Given text »
Good Morning Counties. This Is Your HR
Wake-Up Call!
This is a follow-up to a previous
HR Doctor article about the "Age of HR" (check it out at http://www.hrdr.net/).
Human Resource liabilities and
opportunities will define the success of public agencies well
past the next decade. The signs are very clear. Demographic
changes, including the emerging "senior-focused" America,
along with other needs in an increasingly diverse nation,
clearly point to the need for a more proactive and innovative
public sector.
The
answer to keeping up with needs in the criminal justice, human
services, health care, community planning, finance, general
administration - indeed, every public service -
rests in having a committed, trained and accountable staff.
Even the explosion of e-government services over the Internet
does not preclude the need for great staff members, even
though it will change the way those staff members do their
work.
How
prepared are counties for the challenges to attract and retain
a great workforce? How prepared are we as public
administrators to anticipate and prevent liabilities to seize
on and develop positive opportunities? "Not very well" is the
answer suggested by a recent survey conducted by NACos
Financial Services Center. More than 600 smaller counties
(populations under 50,000) were invited to participate and
nearly 23 percent responded. The results are important to help
elected and appointed officials ask insightful questions, plan
for the future and take immediate action.

Collected data »
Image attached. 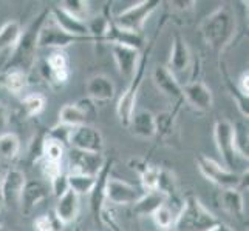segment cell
<instances>
[{"label":"cell","instance_id":"40","mask_svg":"<svg viewBox=\"0 0 249 231\" xmlns=\"http://www.w3.org/2000/svg\"><path fill=\"white\" fill-rule=\"evenodd\" d=\"M51 186H53V191H54V196H56V198H59V196H62V194L68 190V186H67V177H65V176L57 177L56 181L51 182Z\"/></svg>","mask_w":249,"mask_h":231},{"label":"cell","instance_id":"4","mask_svg":"<svg viewBox=\"0 0 249 231\" xmlns=\"http://www.w3.org/2000/svg\"><path fill=\"white\" fill-rule=\"evenodd\" d=\"M160 5L161 2H158V0H142V2L127 8L123 13H119L111 23L123 31L140 34L145 20L149 19L150 14L155 11Z\"/></svg>","mask_w":249,"mask_h":231},{"label":"cell","instance_id":"37","mask_svg":"<svg viewBox=\"0 0 249 231\" xmlns=\"http://www.w3.org/2000/svg\"><path fill=\"white\" fill-rule=\"evenodd\" d=\"M34 228L37 231H61L62 224L56 215H42L34 220Z\"/></svg>","mask_w":249,"mask_h":231},{"label":"cell","instance_id":"17","mask_svg":"<svg viewBox=\"0 0 249 231\" xmlns=\"http://www.w3.org/2000/svg\"><path fill=\"white\" fill-rule=\"evenodd\" d=\"M50 13H51V17H53V22L62 31L76 37L89 39V31H87V27H85V22H81L78 19H74V17H71L70 14H67L61 6L53 8Z\"/></svg>","mask_w":249,"mask_h":231},{"label":"cell","instance_id":"25","mask_svg":"<svg viewBox=\"0 0 249 231\" xmlns=\"http://www.w3.org/2000/svg\"><path fill=\"white\" fill-rule=\"evenodd\" d=\"M106 40H108L111 45H124V46H130V48H135L138 49L141 48L142 45V37L140 34H135V32H128V31H123L116 28L113 23L110 22V27H108V31L106 34Z\"/></svg>","mask_w":249,"mask_h":231},{"label":"cell","instance_id":"7","mask_svg":"<svg viewBox=\"0 0 249 231\" xmlns=\"http://www.w3.org/2000/svg\"><path fill=\"white\" fill-rule=\"evenodd\" d=\"M68 145L73 150L87 151V153H102L104 150V138L99 130L90 125L76 126L71 130Z\"/></svg>","mask_w":249,"mask_h":231},{"label":"cell","instance_id":"1","mask_svg":"<svg viewBox=\"0 0 249 231\" xmlns=\"http://www.w3.org/2000/svg\"><path fill=\"white\" fill-rule=\"evenodd\" d=\"M48 14H50V11H47V10L42 11L36 19L31 22L30 27L25 31H22L20 39L16 44V46L13 48L11 59L6 65L8 71L17 70V71H22L27 74L33 68L34 61H36V51L39 48V45H37L39 32H40L42 27H44L45 20L48 19Z\"/></svg>","mask_w":249,"mask_h":231},{"label":"cell","instance_id":"42","mask_svg":"<svg viewBox=\"0 0 249 231\" xmlns=\"http://www.w3.org/2000/svg\"><path fill=\"white\" fill-rule=\"evenodd\" d=\"M8 125V109L3 104H0V134H3L2 131Z\"/></svg>","mask_w":249,"mask_h":231},{"label":"cell","instance_id":"18","mask_svg":"<svg viewBox=\"0 0 249 231\" xmlns=\"http://www.w3.org/2000/svg\"><path fill=\"white\" fill-rule=\"evenodd\" d=\"M79 213V196L71 190H67L62 196L57 198L56 203V217L61 220L62 225L71 224L76 220Z\"/></svg>","mask_w":249,"mask_h":231},{"label":"cell","instance_id":"45","mask_svg":"<svg viewBox=\"0 0 249 231\" xmlns=\"http://www.w3.org/2000/svg\"><path fill=\"white\" fill-rule=\"evenodd\" d=\"M3 207H5V205H3V200H2V198H0V213H2Z\"/></svg>","mask_w":249,"mask_h":231},{"label":"cell","instance_id":"31","mask_svg":"<svg viewBox=\"0 0 249 231\" xmlns=\"http://www.w3.org/2000/svg\"><path fill=\"white\" fill-rule=\"evenodd\" d=\"M44 108H45V97L42 94L34 92L22 100V111L28 117L39 116L44 111Z\"/></svg>","mask_w":249,"mask_h":231},{"label":"cell","instance_id":"27","mask_svg":"<svg viewBox=\"0 0 249 231\" xmlns=\"http://www.w3.org/2000/svg\"><path fill=\"white\" fill-rule=\"evenodd\" d=\"M22 34L20 23L17 20L6 22L2 28H0V51L14 48L16 44L19 42Z\"/></svg>","mask_w":249,"mask_h":231},{"label":"cell","instance_id":"41","mask_svg":"<svg viewBox=\"0 0 249 231\" xmlns=\"http://www.w3.org/2000/svg\"><path fill=\"white\" fill-rule=\"evenodd\" d=\"M238 90H240V92H242V96L248 100V94H249V73L248 71H245L242 76H240Z\"/></svg>","mask_w":249,"mask_h":231},{"label":"cell","instance_id":"35","mask_svg":"<svg viewBox=\"0 0 249 231\" xmlns=\"http://www.w3.org/2000/svg\"><path fill=\"white\" fill-rule=\"evenodd\" d=\"M42 154H44V160L61 162L64 157V145L47 138L44 145H42Z\"/></svg>","mask_w":249,"mask_h":231},{"label":"cell","instance_id":"14","mask_svg":"<svg viewBox=\"0 0 249 231\" xmlns=\"http://www.w3.org/2000/svg\"><path fill=\"white\" fill-rule=\"evenodd\" d=\"M111 54H113L119 74L127 79H132L138 70L140 51L124 45H111Z\"/></svg>","mask_w":249,"mask_h":231},{"label":"cell","instance_id":"21","mask_svg":"<svg viewBox=\"0 0 249 231\" xmlns=\"http://www.w3.org/2000/svg\"><path fill=\"white\" fill-rule=\"evenodd\" d=\"M87 119L89 111L79 104H67L59 111V123L70 128L87 125Z\"/></svg>","mask_w":249,"mask_h":231},{"label":"cell","instance_id":"2","mask_svg":"<svg viewBox=\"0 0 249 231\" xmlns=\"http://www.w3.org/2000/svg\"><path fill=\"white\" fill-rule=\"evenodd\" d=\"M237 27L235 14L229 6L223 5L217 8L203 23V37L211 48L221 51L234 37Z\"/></svg>","mask_w":249,"mask_h":231},{"label":"cell","instance_id":"9","mask_svg":"<svg viewBox=\"0 0 249 231\" xmlns=\"http://www.w3.org/2000/svg\"><path fill=\"white\" fill-rule=\"evenodd\" d=\"M25 184H27V177L20 169L13 168L6 171L2 186H0V198H2L5 207L16 208L20 203V196Z\"/></svg>","mask_w":249,"mask_h":231},{"label":"cell","instance_id":"5","mask_svg":"<svg viewBox=\"0 0 249 231\" xmlns=\"http://www.w3.org/2000/svg\"><path fill=\"white\" fill-rule=\"evenodd\" d=\"M196 165H198L200 173L208 179V181L220 186L221 190H238L242 177L237 173H234L232 169L221 167L218 162H215L208 156H203V154L196 157Z\"/></svg>","mask_w":249,"mask_h":231},{"label":"cell","instance_id":"33","mask_svg":"<svg viewBox=\"0 0 249 231\" xmlns=\"http://www.w3.org/2000/svg\"><path fill=\"white\" fill-rule=\"evenodd\" d=\"M152 217H153V222H155V225L161 230H169L170 227H174L177 222L175 213L172 211L166 203L153 213Z\"/></svg>","mask_w":249,"mask_h":231},{"label":"cell","instance_id":"13","mask_svg":"<svg viewBox=\"0 0 249 231\" xmlns=\"http://www.w3.org/2000/svg\"><path fill=\"white\" fill-rule=\"evenodd\" d=\"M152 79L155 87L164 94L166 97L172 100L183 99V87L178 83L175 74L172 73L167 66H155V70L152 73Z\"/></svg>","mask_w":249,"mask_h":231},{"label":"cell","instance_id":"36","mask_svg":"<svg viewBox=\"0 0 249 231\" xmlns=\"http://www.w3.org/2000/svg\"><path fill=\"white\" fill-rule=\"evenodd\" d=\"M177 190V181H175V176L170 173L167 169H162L160 171V177H158V186H157V191L162 193L169 198L175 193Z\"/></svg>","mask_w":249,"mask_h":231},{"label":"cell","instance_id":"8","mask_svg":"<svg viewBox=\"0 0 249 231\" xmlns=\"http://www.w3.org/2000/svg\"><path fill=\"white\" fill-rule=\"evenodd\" d=\"M70 167L73 174H85V176H93L98 177V174L104 169L106 159L102 156V153H87V151H79L73 150L70 151Z\"/></svg>","mask_w":249,"mask_h":231},{"label":"cell","instance_id":"15","mask_svg":"<svg viewBox=\"0 0 249 231\" xmlns=\"http://www.w3.org/2000/svg\"><path fill=\"white\" fill-rule=\"evenodd\" d=\"M183 97L187 100L189 105H192L195 109L200 111H208L213 105L212 91L200 80L187 83L183 88Z\"/></svg>","mask_w":249,"mask_h":231},{"label":"cell","instance_id":"11","mask_svg":"<svg viewBox=\"0 0 249 231\" xmlns=\"http://www.w3.org/2000/svg\"><path fill=\"white\" fill-rule=\"evenodd\" d=\"M142 71H144V66L141 65L138 70H136L132 83L128 85V88L121 94V97L118 100L116 114H118L119 122L124 126H128V123L132 121V116L135 113V102H136V94H138V88L141 83Z\"/></svg>","mask_w":249,"mask_h":231},{"label":"cell","instance_id":"23","mask_svg":"<svg viewBox=\"0 0 249 231\" xmlns=\"http://www.w3.org/2000/svg\"><path fill=\"white\" fill-rule=\"evenodd\" d=\"M221 207L225 208L231 216L243 220L245 219V202L243 196L238 190H223L220 193Z\"/></svg>","mask_w":249,"mask_h":231},{"label":"cell","instance_id":"19","mask_svg":"<svg viewBox=\"0 0 249 231\" xmlns=\"http://www.w3.org/2000/svg\"><path fill=\"white\" fill-rule=\"evenodd\" d=\"M191 51L186 44V40L181 36H175L174 42H172V51H170V59H169V70L172 73H183L189 70L191 66Z\"/></svg>","mask_w":249,"mask_h":231},{"label":"cell","instance_id":"38","mask_svg":"<svg viewBox=\"0 0 249 231\" xmlns=\"http://www.w3.org/2000/svg\"><path fill=\"white\" fill-rule=\"evenodd\" d=\"M47 65L50 68V73H57V71H64L68 70V62L67 57L62 51H54L53 54H50L47 59Z\"/></svg>","mask_w":249,"mask_h":231},{"label":"cell","instance_id":"28","mask_svg":"<svg viewBox=\"0 0 249 231\" xmlns=\"http://www.w3.org/2000/svg\"><path fill=\"white\" fill-rule=\"evenodd\" d=\"M20 151V140L14 133L0 134V156L5 159H14Z\"/></svg>","mask_w":249,"mask_h":231},{"label":"cell","instance_id":"22","mask_svg":"<svg viewBox=\"0 0 249 231\" xmlns=\"http://www.w3.org/2000/svg\"><path fill=\"white\" fill-rule=\"evenodd\" d=\"M166 196L160 191H149L144 193L141 198L133 203L135 215L140 216H152L160 207L166 203Z\"/></svg>","mask_w":249,"mask_h":231},{"label":"cell","instance_id":"26","mask_svg":"<svg viewBox=\"0 0 249 231\" xmlns=\"http://www.w3.org/2000/svg\"><path fill=\"white\" fill-rule=\"evenodd\" d=\"M67 186L68 190H71L78 196L82 194H91L93 190L96 188L98 184V177L93 176H85V174H67Z\"/></svg>","mask_w":249,"mask_h":231},{"label":"cell","instance_id":"29","mask_svg":"<svg viewBox=\"0 0 249 231\" xmlns=\"http://www.w3.org/2000/svg\"><path fill=\"white\" fill-rule=\"evenodd\" d=\"M59 6L67 14H70L71 17L81 22H85V19H89L90 15V3L84 2V0H67V2H62Z\"/></svg>","mask_w":249,"mask_h":231},{"label":"cell","instance_id":"16","mask_svg":"<svg viewBox=\"0 0 249 231\" xmlns=\"http://www.w3.org/2000/svg\"><path fill=\"white\" fill-rule=\"evenodd\" d=\"M85 92L94 102H107L115 96V83L104 74L91 76L85 83Z\"/></svg>","mask_w":249,"mask_h":231},{"label":"cell","instance_id":"32","mask_svg":"<svg viewBox=\"0 0 249 231\" xmlns=\"http://www.w3.org/2000/svg\"><path fill=\"white\" fill-rule=\"evenodd\" d=\"M85 27H87L89 36L91 39H104L107 31H108L110 22H108V19H106L104 15H96V17H91V19H89L87 22H85Z\"/></svg>","mask_w":249,"mask_h":231},{"label":"cell","instance_id":"30","mask_svg":"<svg viewBox=\"0 0 249 231\" xmlns=\"http://www.w3.org/2000/svg\"><path fill=\"white\" fill-rule=\"evenodd\" d=\"M3 87L13 92V94H19L25 87H27V74L17 70H11L8 71L3 76Z\"/></svg>","mask_w":249,"mask_h":231},{"label":"cell","instance_id":"34","mask_svg":"<svg viewBox=\"0 0 249 231\" xmlns=\"http://www.w3.org/2000/svg\"><path fill=\"white\" fill-rule=\"evenodd\" d=\"M160 171H161L160 167H153V165H147L141 169V182H142V188L145 190V193L157 191Z\"/></svg>","mask_w":249,"mask_h":231},{"label":"cell","instance_id":"44","mask_svg":"<svg viewBox=\"0 0 249 231\" xmlns=\"http://www.w3.org/2000/svg\"><path fill=\"white\" fill-rule=\"evenodd\" d=\"M3 176H5V173H3V169H2V167H0V186H2V181H3Z\"/></svg>","mask_w":249,"mask_h":231},{"label":"cell","instance_id":"10","mask_svg":"<svg viewBox=\"0 0 249 231\" xmlns=\"http://www.w3.org/2000/svg\"><path fill=\"white\" fill-rule=\"evenodd\" d=\"M144 193L138 186L130 185L119 179H107L104 185V196L106 199L116 205H127L135 203Z\"/></svg>","mask_w":249,"mask_h":231},{"label":"cell","instance_id":"43","mask_svg":"<svg viewBox=\"0 0 249 231\" xmlns=\"http://www.w3.org/2000/svg\"><path fill=\"white\" fill-rule=\"evenodd\" d=\"M209 231H234L231 227H228L226 224H221V222H218V224L215 227H212Z\"/></svg>","mask_w":249,"mask_h":231},{"label":"cell","instance_id":"39","mask_svg":"<svg viewBox=\"0 0 249 231\" xmlns=\"http://www.w3.org/2000/svg\"><path fill=\"white\" fill-rule=\"evenodd\" d=\"M42 173L48 179L50 182L56 181L57 177L62 176V167L61 162H50V160H44L42 162Z\"/></svg>","mask_w":249,"mask_h":231},{"label":"cell","instance_id":"20","mask_svg":"<svg viewBox=\"0 0 249 231\" xmlns=\"http://www.w3.org/2000/svg\"><path fill=\"white\" fill-rule=\"evenodd\" d=\"M127 128H130L132 133L138 138L144 139H152L153 136L157 134V125H155V116H153L150 111H138V113H133L132 121L128 123Z\"/></svg>","mask_w":249,"mask_h":231},{"label":"cell","instance_id":"6","mask_svg":"<svg viewBox=\"0 0 249 231\" xmlns=\"http://www.w3.org/2000/svg\"><path fill=\"white\" fill-rule=\"evenodd\" d=\"M213 139H215V147L220 156L225 162L228 169L234 168L235 165V126L226 119L217 121L213 126Z\"/></svg>","mask_w":249,"mask_h":231},{"label":"cell","instance_id":"3","mask_svg":"<svg viewBox=\"0 0 249 231\" xmlns=\"http://www.w3.org/2000/svg\"><path fill=\"white\" fill-rule=\"evenodd\" d=\"M220 220L198 199L187 198L175 224L187 231H209Z\"/></svg>","mask_w":249,"mask_h":231},{"label":"cell","instance_id":"12","mask_svg":"<svg viewBox=\"0 0 249 231\" xmlns=\"http://www.w3.org/2000/svg\"><path fill=\"white\" fill-rule=\"evenodd\" d=\"M47 20L39 32V40H37L39 48H56L61 51L62 48H67L71 44H74V42L84 40L82 37H76V36H71V34H67L65 31L59 28L54 22L47 23Z\"/></svg>","mask_w":249,"mask_h":231},{"label":"cell","instance_id":"24","mask_svg":"<svg viewBox=\"0 0 249 231\" xmlns=\"http://www.w3.org/2000/svg\"><path fill=\"white\" fill-rule=\"evenodd\" d=\"M45 194H47V191L40 182L30 181L25 184L23 190H22V196H20V203H22L23 211L30 213L33 208H36L37 203L45 199Z\"/></svg>","mask_w":249,"mask_h":231}]
</instances>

Directive 1 » Reproduce the HR wake-up call article from "Human Resource liabilities" to "and accountable staff.", substituting "dedicated" for "committed".
Directive 2 » Continue the article about county HR preparedness from the point where it stops.

Task result 1 »
Human Resource liabilities and
opportunities will define the success of public agencies well
past the next decade. The signs are very clear. Demographic
changes, including the emerging "senior-focused" America,
along with other needs in an increasingly diverse nation,
clearly point to the need for a more proactive and innovative
public sector.
The
answer to keeping up with needs in the criminal justice, human
services, health care, community planning, finance, general
administration - indeed, every public service -
rests in having a dedicated, trained and accountable staff.

Task result 2 »
Seventy-eight percent of the
counties report not having a formal HR training program. Half
of the counties responding report that little or no HR
training - formal or otherwise - is available to
managers and supervisors. Fifty-five percent report their
counties have been the subject of lawsuits or EEO complaints.
Eighty-one percent report not having a 24/7 source of advice
or help in responding to HR problems. Finally, over 35 percent
report candidly that the county does not manage its
human-resource issues well.
That situation is far out of sync
with the current and coming needs of public agencies.
Responsible officials must address these needs with at least
the same gusto with which other serious organizational needs
are met. The process begins with recognition. Without strong
proactive HR practices, no service will work well. Sheriffs
deputies, engineers, accountants, firefighters and those in a
thousand other typical county job classifications, as well as
their managers, need the confidence and support which comes
with HR innovation. The best counties prepare for the future
and act on the preparations! This applies to HR as much as it
applies to security and community planning.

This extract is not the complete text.